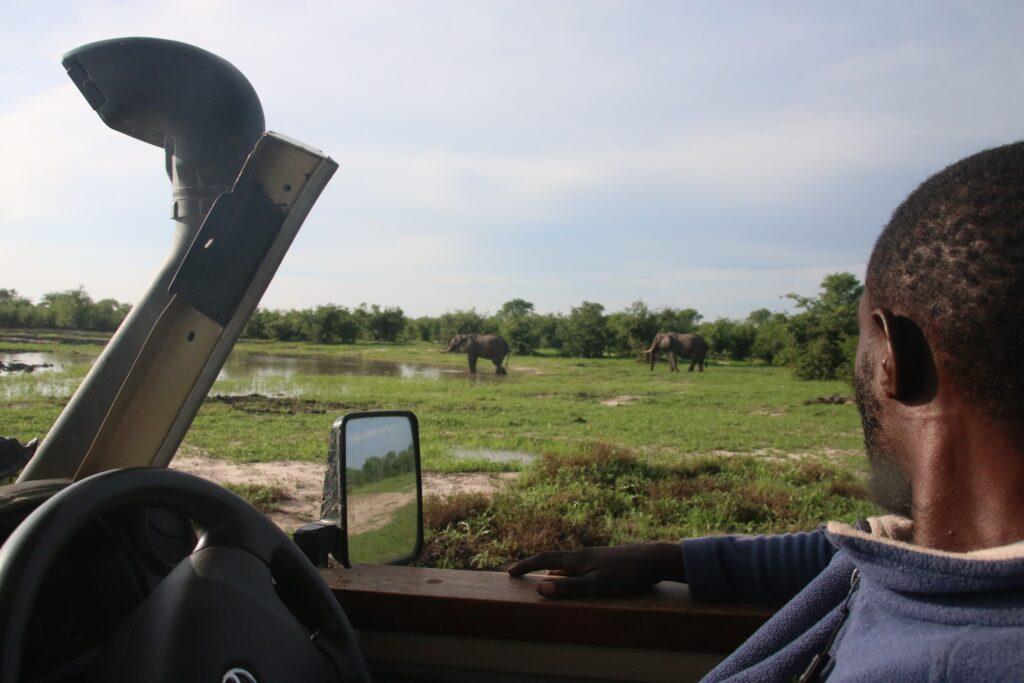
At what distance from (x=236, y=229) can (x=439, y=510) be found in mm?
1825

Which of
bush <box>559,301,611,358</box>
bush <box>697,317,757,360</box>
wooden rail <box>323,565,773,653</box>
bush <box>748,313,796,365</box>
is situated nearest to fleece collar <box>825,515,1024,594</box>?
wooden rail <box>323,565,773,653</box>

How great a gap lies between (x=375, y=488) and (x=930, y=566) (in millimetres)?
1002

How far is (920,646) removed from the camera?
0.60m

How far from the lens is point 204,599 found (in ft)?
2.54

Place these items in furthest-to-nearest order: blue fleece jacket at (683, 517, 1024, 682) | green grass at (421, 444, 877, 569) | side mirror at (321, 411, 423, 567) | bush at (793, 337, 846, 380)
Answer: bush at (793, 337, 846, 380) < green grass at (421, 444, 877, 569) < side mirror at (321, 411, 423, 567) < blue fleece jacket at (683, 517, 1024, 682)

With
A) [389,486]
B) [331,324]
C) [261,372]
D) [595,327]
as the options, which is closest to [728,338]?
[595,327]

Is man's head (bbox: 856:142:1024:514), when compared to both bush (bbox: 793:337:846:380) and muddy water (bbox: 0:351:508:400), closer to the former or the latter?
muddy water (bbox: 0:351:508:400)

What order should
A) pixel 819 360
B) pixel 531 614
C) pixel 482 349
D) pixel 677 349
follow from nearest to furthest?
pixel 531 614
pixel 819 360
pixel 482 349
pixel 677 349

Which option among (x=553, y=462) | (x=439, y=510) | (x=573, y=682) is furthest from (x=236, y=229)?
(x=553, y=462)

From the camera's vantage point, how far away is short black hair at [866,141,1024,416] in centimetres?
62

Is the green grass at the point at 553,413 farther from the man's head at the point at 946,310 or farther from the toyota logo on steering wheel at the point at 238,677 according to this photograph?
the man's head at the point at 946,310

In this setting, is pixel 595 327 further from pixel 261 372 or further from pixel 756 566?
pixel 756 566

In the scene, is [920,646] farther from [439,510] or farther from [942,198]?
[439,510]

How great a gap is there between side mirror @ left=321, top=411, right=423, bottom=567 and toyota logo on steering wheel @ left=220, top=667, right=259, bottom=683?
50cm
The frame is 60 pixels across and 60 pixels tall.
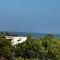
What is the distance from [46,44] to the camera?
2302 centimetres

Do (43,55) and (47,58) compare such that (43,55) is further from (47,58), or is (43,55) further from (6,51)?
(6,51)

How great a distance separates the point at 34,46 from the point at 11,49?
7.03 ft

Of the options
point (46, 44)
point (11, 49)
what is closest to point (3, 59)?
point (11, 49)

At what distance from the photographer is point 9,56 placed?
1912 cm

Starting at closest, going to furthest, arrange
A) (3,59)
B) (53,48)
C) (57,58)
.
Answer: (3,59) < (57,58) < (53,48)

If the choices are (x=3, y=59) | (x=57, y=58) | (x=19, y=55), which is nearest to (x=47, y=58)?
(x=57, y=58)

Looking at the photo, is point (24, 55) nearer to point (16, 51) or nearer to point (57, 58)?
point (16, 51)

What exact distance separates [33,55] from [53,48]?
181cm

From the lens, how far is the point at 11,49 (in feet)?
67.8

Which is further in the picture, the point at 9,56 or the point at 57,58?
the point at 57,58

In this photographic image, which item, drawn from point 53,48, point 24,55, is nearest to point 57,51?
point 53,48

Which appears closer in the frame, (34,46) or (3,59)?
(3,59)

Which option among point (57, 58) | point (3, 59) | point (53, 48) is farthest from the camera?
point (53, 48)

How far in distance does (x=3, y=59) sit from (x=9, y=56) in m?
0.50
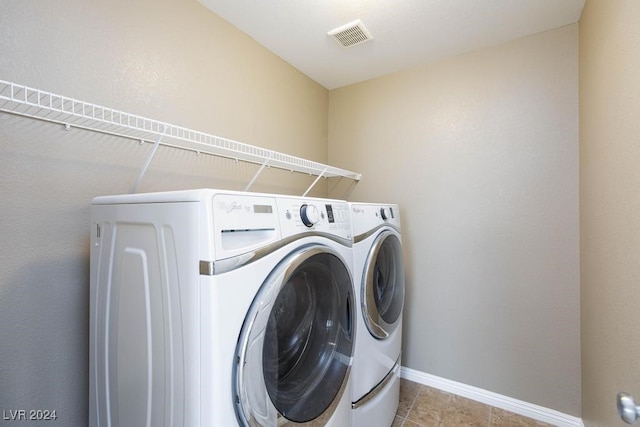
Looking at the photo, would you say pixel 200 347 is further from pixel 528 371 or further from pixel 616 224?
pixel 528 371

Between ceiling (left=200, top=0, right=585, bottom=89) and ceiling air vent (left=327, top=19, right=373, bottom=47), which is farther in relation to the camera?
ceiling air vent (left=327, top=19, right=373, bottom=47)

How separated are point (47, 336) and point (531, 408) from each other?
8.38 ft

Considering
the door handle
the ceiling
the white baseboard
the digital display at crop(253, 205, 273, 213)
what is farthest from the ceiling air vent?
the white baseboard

========

**WHAT TO WORK ON**:
Please recast the listing above as a Markdown table with the columns Row and Listing line. Start at the line with "Do (43,55) and" and go up to and including the line with "Answer: (3,59) < (57,58) < (53,48)", numbering each row and leaving out blank lines.

**CORRECT OUTPUT**:
| Row | Listing line |
|---|---|
| 1 | Do (43,55) and (47,58) compare such that (43,55) is further from (47,58), or is (43,55) further from (6,51)? |
| 2 | (6,51) |
| 3 | How great a distance separates the point at 34,46 from the point at 11,49? |
| 4 | 7.03 ft |
| 5 | Of the options |
| 6 | point (46, 44) |
| 7 | point (11, 49) |
| 8 | what is closest to point (3, 59)? |
| 9 | point (11, 49) |
| 10 | At what distance from the photographer is point 9,56 placed? |
| 11 | 1912 cm |
| 12 | Starting at closest, going to furthest, arrange |
| 13 | A) (3,59) |
| 14 | B) (53,48) |
| 15 | C) (57,58) |
| 16 | . |
| 17 | Answer: (3,59) < (57,58) < (53,48) |